More proof of the power of this corrupt White House and the powerful rich Republican owners of the networks. The two best anchors at MSNBC have been silenced. That's really the American way! NOT!

Greg285 (not verified) says:

This move was a joke and a bad attempt to please the RNC and the McCain camp! Mr. Griffin , NBC and MSNBC are wimps with no spine whatsoever..Fox can be aligned with the right and no one says a word? The media is a joke, but who should be surprised because it was their lack of integrity that got this country in this mess after 8 years anyway? And now, the media is complicit in their attempts to shove 4 more years of the same B.S. down the people's throat again? It's on the people to rise up and stop this madness before they destroy this great country!!!

sedonakaren (not verified) says:

I guess MSNBC thinks having David Gregory, who is in this pocket of the Republican White House, will be better. I still have this picture of Gregory doing stupid dances with Karl ROVE at a White House event about a year ago. He is so obvious. He cuts off anyone leaning toward Obama and often doesn't even let them respond to nut cases like Pat Buchanan.

Steve Morgan (not verified) says:

The only MSM source that wasn't toeing the GOP line is now under control again.
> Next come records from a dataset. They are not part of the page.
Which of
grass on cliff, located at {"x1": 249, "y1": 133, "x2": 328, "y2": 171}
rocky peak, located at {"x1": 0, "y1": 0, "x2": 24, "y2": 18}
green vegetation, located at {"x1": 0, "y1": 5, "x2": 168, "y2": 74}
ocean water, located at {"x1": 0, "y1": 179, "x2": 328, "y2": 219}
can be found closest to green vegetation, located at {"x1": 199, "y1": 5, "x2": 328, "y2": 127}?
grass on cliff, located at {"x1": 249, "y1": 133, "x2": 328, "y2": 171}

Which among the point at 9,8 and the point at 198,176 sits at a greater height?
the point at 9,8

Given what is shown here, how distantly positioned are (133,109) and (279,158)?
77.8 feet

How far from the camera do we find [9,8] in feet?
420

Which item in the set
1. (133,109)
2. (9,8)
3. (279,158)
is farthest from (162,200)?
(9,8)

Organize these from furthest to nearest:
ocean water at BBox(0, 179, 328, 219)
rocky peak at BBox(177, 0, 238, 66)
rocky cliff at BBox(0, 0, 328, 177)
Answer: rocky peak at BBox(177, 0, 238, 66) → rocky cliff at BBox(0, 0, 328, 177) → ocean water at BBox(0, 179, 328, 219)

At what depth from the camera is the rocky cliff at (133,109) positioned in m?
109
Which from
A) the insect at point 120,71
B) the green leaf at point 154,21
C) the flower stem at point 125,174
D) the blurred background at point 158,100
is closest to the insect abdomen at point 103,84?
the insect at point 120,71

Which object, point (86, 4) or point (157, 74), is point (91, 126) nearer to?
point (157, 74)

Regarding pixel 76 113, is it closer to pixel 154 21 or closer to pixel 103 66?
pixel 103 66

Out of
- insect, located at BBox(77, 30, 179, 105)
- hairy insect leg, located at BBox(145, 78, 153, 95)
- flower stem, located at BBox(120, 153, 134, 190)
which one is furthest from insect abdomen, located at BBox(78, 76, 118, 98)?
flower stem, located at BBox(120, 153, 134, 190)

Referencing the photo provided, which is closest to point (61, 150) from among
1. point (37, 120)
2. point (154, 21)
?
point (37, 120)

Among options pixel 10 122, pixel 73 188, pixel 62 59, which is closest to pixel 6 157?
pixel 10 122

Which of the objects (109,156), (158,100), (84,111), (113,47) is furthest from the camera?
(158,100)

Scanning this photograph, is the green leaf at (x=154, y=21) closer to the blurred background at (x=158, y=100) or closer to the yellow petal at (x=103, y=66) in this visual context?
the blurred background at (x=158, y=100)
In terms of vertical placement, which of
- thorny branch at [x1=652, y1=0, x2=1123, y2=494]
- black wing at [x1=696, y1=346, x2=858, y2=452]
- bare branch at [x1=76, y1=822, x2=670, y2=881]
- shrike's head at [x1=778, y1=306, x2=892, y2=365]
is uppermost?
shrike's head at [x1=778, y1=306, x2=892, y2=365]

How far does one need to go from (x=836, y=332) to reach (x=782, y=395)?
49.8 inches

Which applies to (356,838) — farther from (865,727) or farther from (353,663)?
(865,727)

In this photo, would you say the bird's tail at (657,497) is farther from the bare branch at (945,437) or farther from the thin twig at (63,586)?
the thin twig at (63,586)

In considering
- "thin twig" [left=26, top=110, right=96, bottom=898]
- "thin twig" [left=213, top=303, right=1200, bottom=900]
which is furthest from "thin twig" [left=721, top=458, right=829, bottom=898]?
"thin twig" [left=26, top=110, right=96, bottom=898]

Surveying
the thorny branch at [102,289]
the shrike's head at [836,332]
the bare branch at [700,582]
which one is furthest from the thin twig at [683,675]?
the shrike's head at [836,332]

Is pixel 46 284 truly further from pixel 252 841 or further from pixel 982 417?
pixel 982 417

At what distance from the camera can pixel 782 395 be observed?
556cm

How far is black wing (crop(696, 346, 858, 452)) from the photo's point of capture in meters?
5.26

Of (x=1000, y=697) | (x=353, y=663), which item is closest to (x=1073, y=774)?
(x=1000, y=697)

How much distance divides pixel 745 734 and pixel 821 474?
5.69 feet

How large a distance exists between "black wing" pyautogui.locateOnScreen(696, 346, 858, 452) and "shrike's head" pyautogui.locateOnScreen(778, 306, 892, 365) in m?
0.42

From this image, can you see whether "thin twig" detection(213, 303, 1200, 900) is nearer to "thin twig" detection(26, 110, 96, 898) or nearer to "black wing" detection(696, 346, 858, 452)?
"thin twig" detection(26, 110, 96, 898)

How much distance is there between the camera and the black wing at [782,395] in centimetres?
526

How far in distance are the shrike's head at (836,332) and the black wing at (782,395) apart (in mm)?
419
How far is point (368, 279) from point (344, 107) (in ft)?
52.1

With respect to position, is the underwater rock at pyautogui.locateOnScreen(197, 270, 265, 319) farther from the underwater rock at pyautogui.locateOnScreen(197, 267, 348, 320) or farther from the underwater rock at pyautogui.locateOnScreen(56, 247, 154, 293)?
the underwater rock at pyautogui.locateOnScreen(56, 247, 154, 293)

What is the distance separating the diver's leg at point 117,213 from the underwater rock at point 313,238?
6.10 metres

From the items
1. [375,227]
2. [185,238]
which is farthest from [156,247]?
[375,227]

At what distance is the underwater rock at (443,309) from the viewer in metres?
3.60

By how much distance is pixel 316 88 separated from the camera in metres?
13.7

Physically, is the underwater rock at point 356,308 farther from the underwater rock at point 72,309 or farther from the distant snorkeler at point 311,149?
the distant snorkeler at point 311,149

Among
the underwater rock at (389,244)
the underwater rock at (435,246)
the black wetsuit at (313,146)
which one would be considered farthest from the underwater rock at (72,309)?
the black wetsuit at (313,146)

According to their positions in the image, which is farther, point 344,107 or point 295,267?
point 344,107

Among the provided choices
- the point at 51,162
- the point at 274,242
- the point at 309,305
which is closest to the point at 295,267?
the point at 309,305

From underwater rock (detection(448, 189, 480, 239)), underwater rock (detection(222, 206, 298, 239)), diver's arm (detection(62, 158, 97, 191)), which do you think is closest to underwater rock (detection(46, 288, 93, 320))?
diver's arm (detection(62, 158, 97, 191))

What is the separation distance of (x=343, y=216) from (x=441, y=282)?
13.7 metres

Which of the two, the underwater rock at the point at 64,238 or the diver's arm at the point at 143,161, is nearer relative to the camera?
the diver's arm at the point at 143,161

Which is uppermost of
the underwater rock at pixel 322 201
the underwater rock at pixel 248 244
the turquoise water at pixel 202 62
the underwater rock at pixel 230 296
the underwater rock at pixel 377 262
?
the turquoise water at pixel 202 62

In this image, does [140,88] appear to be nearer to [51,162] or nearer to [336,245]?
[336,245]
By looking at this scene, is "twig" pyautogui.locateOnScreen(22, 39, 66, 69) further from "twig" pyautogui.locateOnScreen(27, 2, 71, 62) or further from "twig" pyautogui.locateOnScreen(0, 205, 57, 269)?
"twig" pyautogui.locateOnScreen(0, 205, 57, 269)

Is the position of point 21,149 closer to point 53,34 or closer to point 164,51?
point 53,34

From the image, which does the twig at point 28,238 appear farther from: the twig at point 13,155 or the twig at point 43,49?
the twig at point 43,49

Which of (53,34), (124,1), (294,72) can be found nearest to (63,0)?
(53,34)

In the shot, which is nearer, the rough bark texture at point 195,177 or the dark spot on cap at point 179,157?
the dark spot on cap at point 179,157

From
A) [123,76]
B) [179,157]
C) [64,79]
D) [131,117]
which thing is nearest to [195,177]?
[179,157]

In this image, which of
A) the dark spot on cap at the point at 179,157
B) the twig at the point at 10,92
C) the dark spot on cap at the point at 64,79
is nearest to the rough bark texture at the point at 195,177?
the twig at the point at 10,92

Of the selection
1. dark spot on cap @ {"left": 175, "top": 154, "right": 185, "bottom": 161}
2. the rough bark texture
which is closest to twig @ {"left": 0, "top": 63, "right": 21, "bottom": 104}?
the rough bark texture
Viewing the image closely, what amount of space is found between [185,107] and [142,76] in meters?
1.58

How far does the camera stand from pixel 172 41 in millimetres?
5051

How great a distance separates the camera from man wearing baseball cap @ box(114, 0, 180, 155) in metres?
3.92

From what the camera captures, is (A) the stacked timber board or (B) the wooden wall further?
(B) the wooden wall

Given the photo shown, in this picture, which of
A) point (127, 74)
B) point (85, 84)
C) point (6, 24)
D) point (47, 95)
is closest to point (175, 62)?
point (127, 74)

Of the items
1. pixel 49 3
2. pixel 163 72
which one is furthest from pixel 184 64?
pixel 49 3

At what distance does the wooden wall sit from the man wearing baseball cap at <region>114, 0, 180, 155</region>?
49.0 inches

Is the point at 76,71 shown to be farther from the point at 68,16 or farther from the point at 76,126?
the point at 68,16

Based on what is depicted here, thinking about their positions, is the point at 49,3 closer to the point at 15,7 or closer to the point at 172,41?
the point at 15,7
Welcome President McCain and VP Palin.

jerbob (not verified) says:

Amazing how we all look at politics and coverage through the tinted lens of our own political affiliation. For the record, it wasn't just "right-wing nut jobs" that were raising concerns over MSNBC's coverage. Even many Democrats expressed concerns about the blatant partisanship from the desks, led by Olberman. As someone who watches all 3 news networks, I have found far more Democratic representation on Fox News than I have Republican representation on MSNBC.